April 1, 2009
This article was contributed by Goldwyn Rodrigues
The kernel page cache contains in-memory copies of data blocks
belonging to files kept in persistent storage.
Pages which are written to by a processor, but not yet written to disk, are
accumulated in cache and are known as "dirty" pages. The amount of
dirty memory is listed in
/proc/meminfo. Pages in
the cache are flushed to disk after an interval of 30 seconds. Pdflush
is a set of kernel threads which are responsible for writing the
dirty pages to disk, either explicitly in response to a
sync() call, or
implicitly in cases when the page cache runs out of pages, if the
pages have been in memory for too long, or there are too many dirty pages
in the page cache (as specified by
/proc/sys/vm/dirty_ratio).
At a given point of time, there are between two and eight pdflush threads running in the
system. The number of pdflush threads is determined by the load on the
page cache; new pdflush threads are spawned if
none of the existing pdflush threads have been idle for more than
one second, and there is more work in the pdflush work queue.
On the other hand, if the last active pdflush thread has been asleep
for more than one second, one thread is terminated. Termination of
threads happens until only a minimum number of pdflush
threads remain. The current number of running pdflush threads is
reflected by /proc/sys/vm/nr_pdflush_threads.
A number of pdflush-related issues have come to light over time.
Pdflush threads are common to all block devices, but it is thought that
they would perform better if they concentrated on a single disk spindle.
Contention between pdflush threads is avoided through the use of the
BDI_pdflush flag on the backing_dev_info structure, but
this interlock can also limit writeback performance.
Another issue with pdflush is
request starvation. There is a fixed number of I/O requests available for each
queue in the system. If the limit is exceeded, any application
requesting I/O will block waiting for a new slot. Since pdflush works on several
queues, it cannot block on a single queue. So, it sets the
wbc->nonblocking writeback information flag. If other applications continue to write on the
device, pdflush will not succeed in allocating request slots.
This may lead to starvation of
access to the queue, if pdflush repeatedly finds the queue congested.
Jens Axboe in his patch set proposes a new
idea of using flusher threads per backing device info (BDI), as a
replacement for
pdflush threads. Unlike pdflush threads, per-BDI flusher threads focus
on a single disk spindle. With per-BDI flushing, when the
request_queue is congested, blocking happens on request allocation,
avoiding request starvation and providing better fairness.
With pdflush, The dirty inode list is stored by
the super block of the filesystem. Since the per-BDI flusher needs to
be aware of the dirty pages to be written by its assigned device, this list is now stored by the BDI.

**Written exercise 1**
Reproduce everything in the pdflush article from "With pdflush, The" down to "by the BDI.".
**Written exercise 2**
Answer these questions from the pdflush article:
(a) After what interval are pages in the cache flushed to disk?
(b) How many pdflush threads are running in the system at a given point of time?
(c) Who proposes flusher threads per backing device info as a replacement for pdflush threads?

**Collected material**

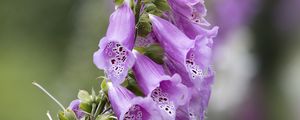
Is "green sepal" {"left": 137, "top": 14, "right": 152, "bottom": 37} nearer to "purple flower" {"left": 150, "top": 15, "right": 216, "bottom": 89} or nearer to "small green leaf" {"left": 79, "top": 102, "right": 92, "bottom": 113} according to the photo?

**Full solution 1**
With pdflush, The dirty inode list is stored by
the super block of the filesystem. Since the per-BDI flusher needs to
be aware of the dirty pages to be written by its assigned device, this list is now stored by the BDI.

**Full solution 2**
(a) 30 seconds
(b) Between two and eight
(c) Jens Axboe